> _PASSAGE FOURNI_

******************************

Vous ne me croyez pas ? Eh bien lisez donc
Birmanie : Kouchner n’a pas vu d’esclaves mais Total les indemnise, par Maxime Vivas, 1er décembre 2005
Relation d’un voyage et la découverte d’une industrie muette, par Bernard Kouchner, 29 septembre 2003

Aujourd’hui, BK est ministre. Après ses deux gaffes sur l’Irak (en août, il a demandé à Condi Rice de dégager le Premier ministre fantoche Al Maliki, auprès duquel il s’est ensuite excusé, prétendant qu’il avait voulu citer des Irakiens qui demandaient sa démission) et sur l’Iran (en septembre, il a proféré une petite phrase sur la guerre imminente contre l’Iran, qui a de nouveau été « mal interprétée » : BK est un GI – Grand Incompris), que va-t-il faire ou plutôt dire – car il ne fait rien, il se contente de parler – sur la Birmanie ? Je crains moi aussi le pire.

******************************

> _BLOC DE DONNÉES_

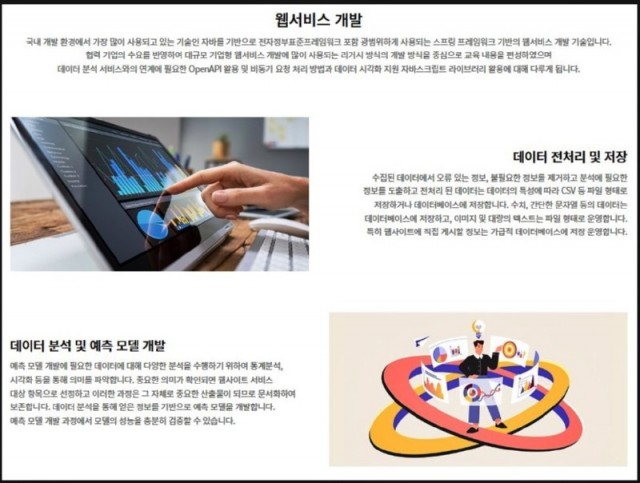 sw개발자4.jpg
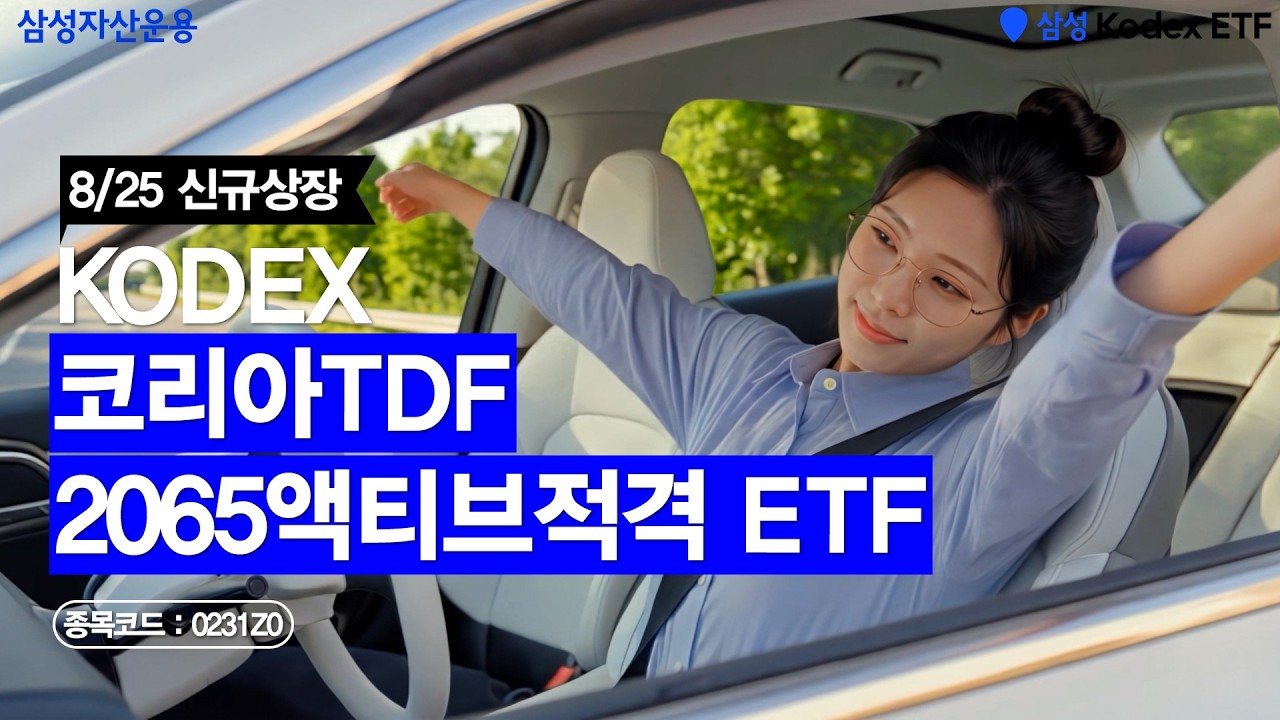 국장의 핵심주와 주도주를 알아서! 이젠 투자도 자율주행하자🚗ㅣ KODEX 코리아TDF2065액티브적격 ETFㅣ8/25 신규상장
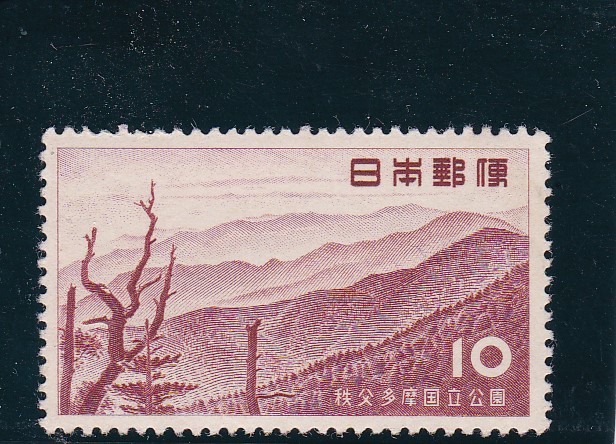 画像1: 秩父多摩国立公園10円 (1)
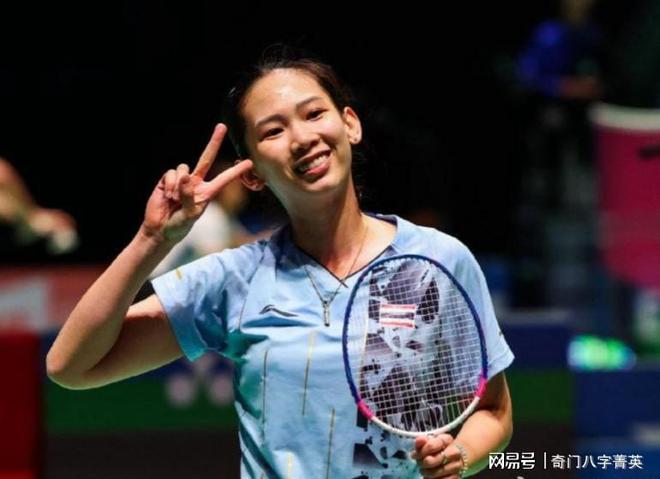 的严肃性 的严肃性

******************************

> _CONSIGNE_
Répondez s'il vous plaît à ces questions à partir du passage fourni :
(a) Quelle date accompagne l'article de Maxime Vivas sur la Birmanie ?
(b) Qui est l'auteur du texte daté du 29 septembre 2003 ?
(c) En quel mois BK a-t-il demandé à Condi Rice de dégager Al Maliki ?

> _RÉPONSE ATTENDUE_
(a) Le 1er décembre 2005.
(b) Bernard Kouchner.
(c) En août.